_EXERCISE GOAL_: Collect every line of the records below that contains the word "slice", matching case exactly, and copy each such line in full.
* BEGIN DATASET ROWS *
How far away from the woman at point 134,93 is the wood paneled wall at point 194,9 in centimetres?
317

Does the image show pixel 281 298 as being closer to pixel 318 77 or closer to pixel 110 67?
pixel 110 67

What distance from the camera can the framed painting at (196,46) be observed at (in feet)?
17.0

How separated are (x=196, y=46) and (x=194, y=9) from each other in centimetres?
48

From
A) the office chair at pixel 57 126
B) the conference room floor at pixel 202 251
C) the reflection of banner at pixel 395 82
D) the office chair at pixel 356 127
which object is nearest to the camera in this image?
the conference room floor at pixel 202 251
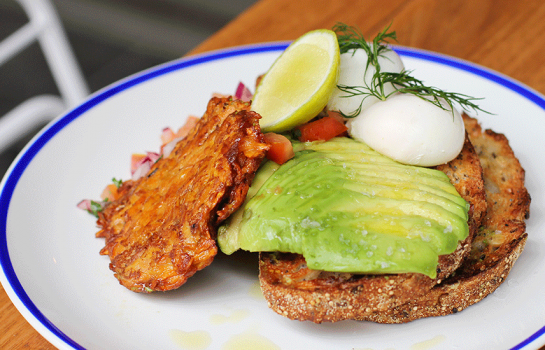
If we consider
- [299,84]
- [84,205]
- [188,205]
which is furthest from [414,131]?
[84,205]

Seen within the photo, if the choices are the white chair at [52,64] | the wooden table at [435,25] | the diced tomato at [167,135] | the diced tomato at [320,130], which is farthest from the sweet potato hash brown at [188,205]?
the wooden table at [435,25]

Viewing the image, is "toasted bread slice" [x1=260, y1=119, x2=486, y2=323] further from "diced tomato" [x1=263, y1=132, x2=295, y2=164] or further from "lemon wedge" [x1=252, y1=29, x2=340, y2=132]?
"lemon wedge" [x1=252, y1=29, x2=340, y2=132]

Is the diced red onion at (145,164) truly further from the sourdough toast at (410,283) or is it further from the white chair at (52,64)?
the white chair at (52,64)

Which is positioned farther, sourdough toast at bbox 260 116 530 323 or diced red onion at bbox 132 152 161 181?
diced red onion at bbox 132 152 161 181

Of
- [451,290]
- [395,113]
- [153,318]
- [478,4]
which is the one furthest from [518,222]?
[478,4]

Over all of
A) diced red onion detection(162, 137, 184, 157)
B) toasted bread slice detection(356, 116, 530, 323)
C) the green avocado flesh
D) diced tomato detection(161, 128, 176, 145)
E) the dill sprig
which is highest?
the dill sprig

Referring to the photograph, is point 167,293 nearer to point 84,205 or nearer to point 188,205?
point 188,205

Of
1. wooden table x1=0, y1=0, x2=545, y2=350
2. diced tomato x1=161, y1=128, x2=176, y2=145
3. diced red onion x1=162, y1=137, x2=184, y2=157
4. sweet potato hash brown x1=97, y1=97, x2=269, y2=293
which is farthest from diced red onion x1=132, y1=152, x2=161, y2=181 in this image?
wooden table x1=0, y1=0, x2=545, y2=350

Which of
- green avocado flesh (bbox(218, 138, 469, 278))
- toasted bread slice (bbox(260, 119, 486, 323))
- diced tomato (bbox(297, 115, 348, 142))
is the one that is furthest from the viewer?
diced tomato (bbox(297, 115, 348, 142))

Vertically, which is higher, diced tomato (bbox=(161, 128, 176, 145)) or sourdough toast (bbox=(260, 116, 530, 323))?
diced tomato (bbox=(161, 128, 176, 145))
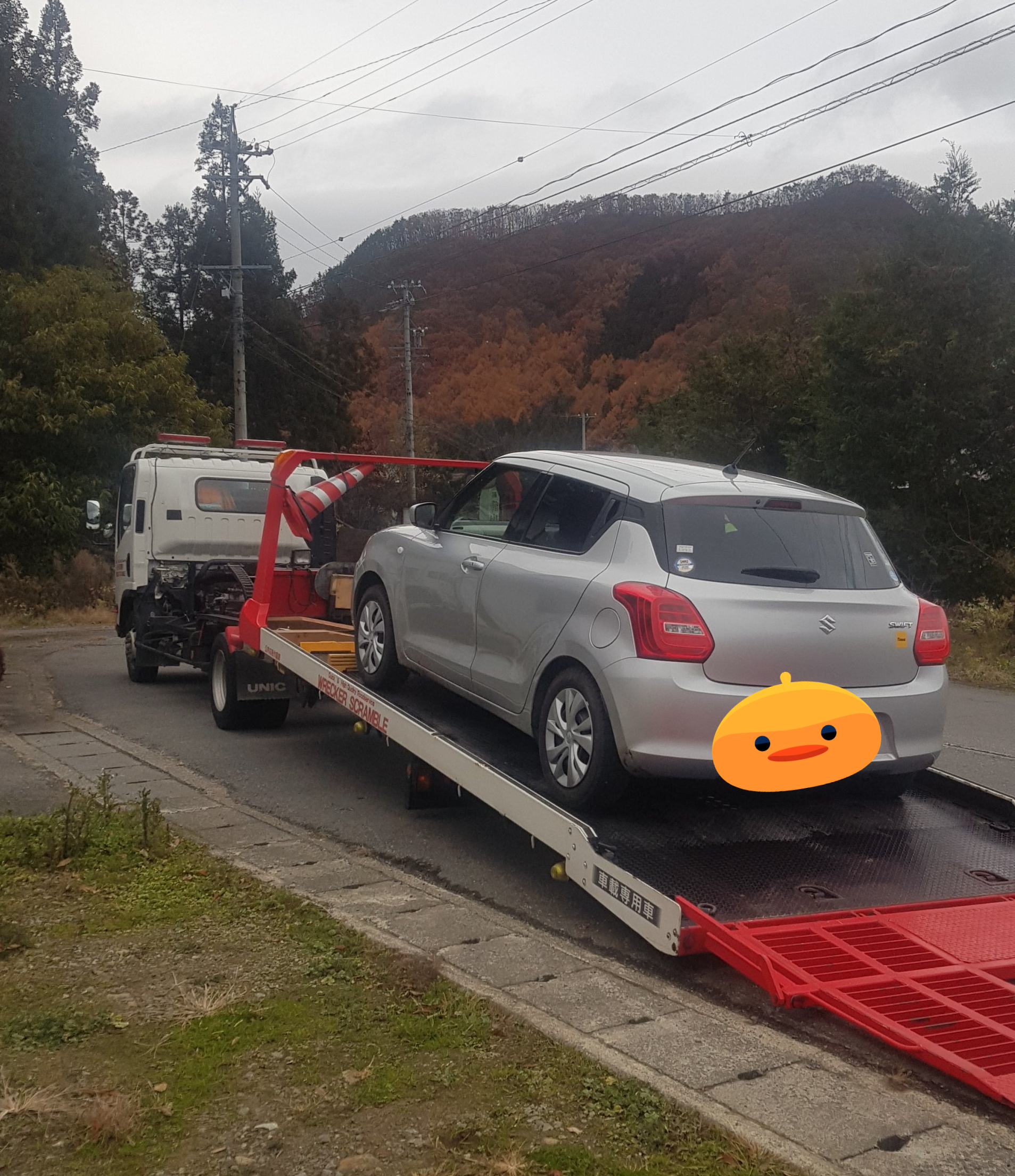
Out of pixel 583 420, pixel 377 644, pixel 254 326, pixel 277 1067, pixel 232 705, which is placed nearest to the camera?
pixel 277 1067

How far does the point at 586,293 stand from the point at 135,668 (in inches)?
4795

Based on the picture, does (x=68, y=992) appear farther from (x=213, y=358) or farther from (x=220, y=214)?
(x=220, y=214)

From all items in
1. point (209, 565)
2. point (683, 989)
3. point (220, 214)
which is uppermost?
point (220, 214)

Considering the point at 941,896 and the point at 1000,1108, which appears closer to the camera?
the point at 1000,1108

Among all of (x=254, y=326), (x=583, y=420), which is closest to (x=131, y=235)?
(x=254, y=326)

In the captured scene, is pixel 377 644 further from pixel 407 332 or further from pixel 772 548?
pixel 407 332

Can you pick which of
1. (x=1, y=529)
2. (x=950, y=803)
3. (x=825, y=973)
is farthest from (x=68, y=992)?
(x=1, y=529)

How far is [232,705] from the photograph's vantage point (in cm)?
1021

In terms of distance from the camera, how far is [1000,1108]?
3.54 meters

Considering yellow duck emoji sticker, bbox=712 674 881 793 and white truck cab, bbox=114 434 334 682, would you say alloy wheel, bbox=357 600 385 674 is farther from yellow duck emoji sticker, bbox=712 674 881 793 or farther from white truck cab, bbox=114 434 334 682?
white truck cab, bbox=114 434 334 682

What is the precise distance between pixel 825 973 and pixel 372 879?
248 centimetres

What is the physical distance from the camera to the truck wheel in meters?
13.5

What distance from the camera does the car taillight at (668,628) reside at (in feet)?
16.8

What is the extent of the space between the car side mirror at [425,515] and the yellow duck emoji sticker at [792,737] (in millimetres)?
2891
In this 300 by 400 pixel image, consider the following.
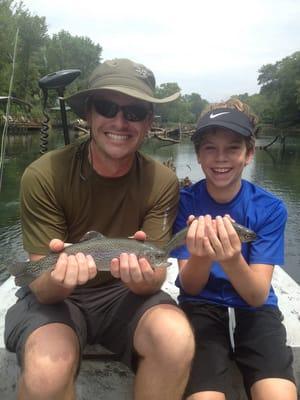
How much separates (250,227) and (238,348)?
0.90m

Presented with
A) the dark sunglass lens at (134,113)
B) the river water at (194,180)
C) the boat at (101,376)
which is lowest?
the river water at (194,180)

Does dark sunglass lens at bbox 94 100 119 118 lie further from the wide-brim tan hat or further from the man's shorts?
the man's shorts

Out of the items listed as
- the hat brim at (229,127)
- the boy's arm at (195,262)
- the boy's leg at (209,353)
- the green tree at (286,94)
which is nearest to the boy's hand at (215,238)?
the boy's arm at (195,262)

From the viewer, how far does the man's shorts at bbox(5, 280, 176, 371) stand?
2.75 metres

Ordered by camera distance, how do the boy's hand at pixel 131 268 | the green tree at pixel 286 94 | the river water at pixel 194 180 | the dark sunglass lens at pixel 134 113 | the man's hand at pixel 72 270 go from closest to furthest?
the man's hand at pixel 72 270, the boy's hand at pixel 131 268, the dark sunglass lens at pixel 134 113, the river water at pixel 194 180, the green tree at pixel 286 94

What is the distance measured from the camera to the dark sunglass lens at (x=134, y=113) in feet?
10.4

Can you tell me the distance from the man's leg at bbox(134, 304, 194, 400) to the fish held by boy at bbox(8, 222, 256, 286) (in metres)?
0.47

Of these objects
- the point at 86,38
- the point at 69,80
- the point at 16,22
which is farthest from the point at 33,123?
the point at 69,80

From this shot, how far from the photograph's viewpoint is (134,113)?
320 cm

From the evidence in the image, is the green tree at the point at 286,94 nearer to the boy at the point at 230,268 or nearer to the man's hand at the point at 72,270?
the boy at the point at 230,268

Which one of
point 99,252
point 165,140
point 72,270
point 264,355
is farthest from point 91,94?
point 165,140

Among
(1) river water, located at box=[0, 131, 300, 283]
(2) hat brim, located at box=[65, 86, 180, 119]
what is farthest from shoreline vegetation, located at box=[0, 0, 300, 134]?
(2) hat brim, located at box=[65, 86, 180, 119]

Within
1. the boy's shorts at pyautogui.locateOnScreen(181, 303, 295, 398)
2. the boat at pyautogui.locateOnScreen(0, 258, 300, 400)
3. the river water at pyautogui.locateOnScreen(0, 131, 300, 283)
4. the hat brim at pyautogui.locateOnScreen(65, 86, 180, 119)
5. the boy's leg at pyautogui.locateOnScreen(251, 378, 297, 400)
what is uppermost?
the hat brim at pyautogui.locateOnScreen(65, 86, 180, 119)

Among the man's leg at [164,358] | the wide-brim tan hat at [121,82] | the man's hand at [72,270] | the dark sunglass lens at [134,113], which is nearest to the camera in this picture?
the man's leg at [164,358]
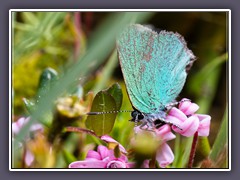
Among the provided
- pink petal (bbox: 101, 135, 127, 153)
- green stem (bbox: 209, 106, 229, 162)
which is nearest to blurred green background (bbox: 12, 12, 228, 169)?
green stem (bbox: 209, 106, 229, 162)

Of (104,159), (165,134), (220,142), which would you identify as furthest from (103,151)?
(220,142)

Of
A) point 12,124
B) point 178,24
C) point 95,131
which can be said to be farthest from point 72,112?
point 178,24

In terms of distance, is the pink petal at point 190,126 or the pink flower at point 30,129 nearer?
the pink petal at point 190,126

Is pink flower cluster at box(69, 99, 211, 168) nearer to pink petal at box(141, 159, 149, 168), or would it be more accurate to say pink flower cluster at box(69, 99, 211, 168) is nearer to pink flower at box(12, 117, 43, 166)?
pink petal at box(141, 159, 149, 168)

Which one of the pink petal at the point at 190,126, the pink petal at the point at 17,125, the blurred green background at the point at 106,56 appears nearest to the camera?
the pink petal at the point at 190,126

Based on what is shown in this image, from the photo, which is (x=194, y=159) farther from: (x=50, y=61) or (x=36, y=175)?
(x=50, y=61)

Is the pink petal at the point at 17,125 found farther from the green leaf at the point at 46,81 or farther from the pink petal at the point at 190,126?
the pink petal at the point at 190,126

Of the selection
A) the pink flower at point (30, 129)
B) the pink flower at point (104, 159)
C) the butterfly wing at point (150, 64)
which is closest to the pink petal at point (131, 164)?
the pink flower at point (104, 159)
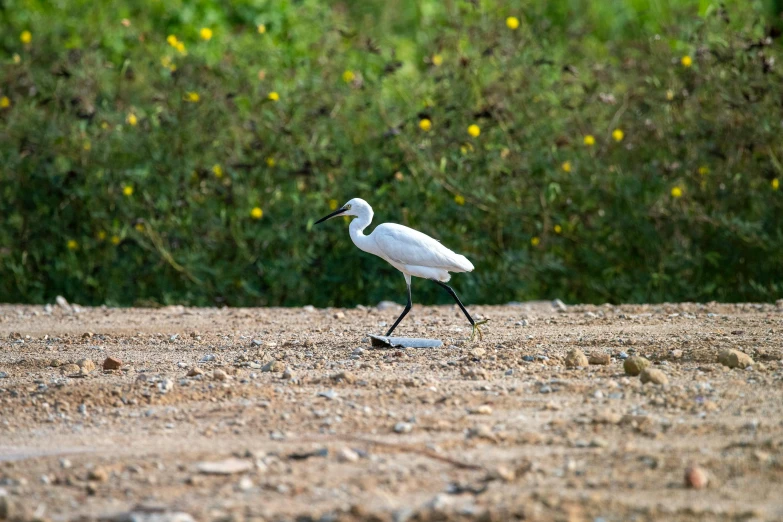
* END DATASET ROWS *
_TASK OUTPUT_:
Viewing the image, is "toasted bread slice" [x1=260, y1=119, x2=486, y2=323] further from "diced tomato" [x1=263, y1=132, x2=295, y2=164] or further from "lemon wedge" [x1=252, y1=29, x2=340, y2=132]?
B) toasted bread slice detection(356, 116, 530, 323)
- toasted bread slice (bbox(260, 119, 486, 323))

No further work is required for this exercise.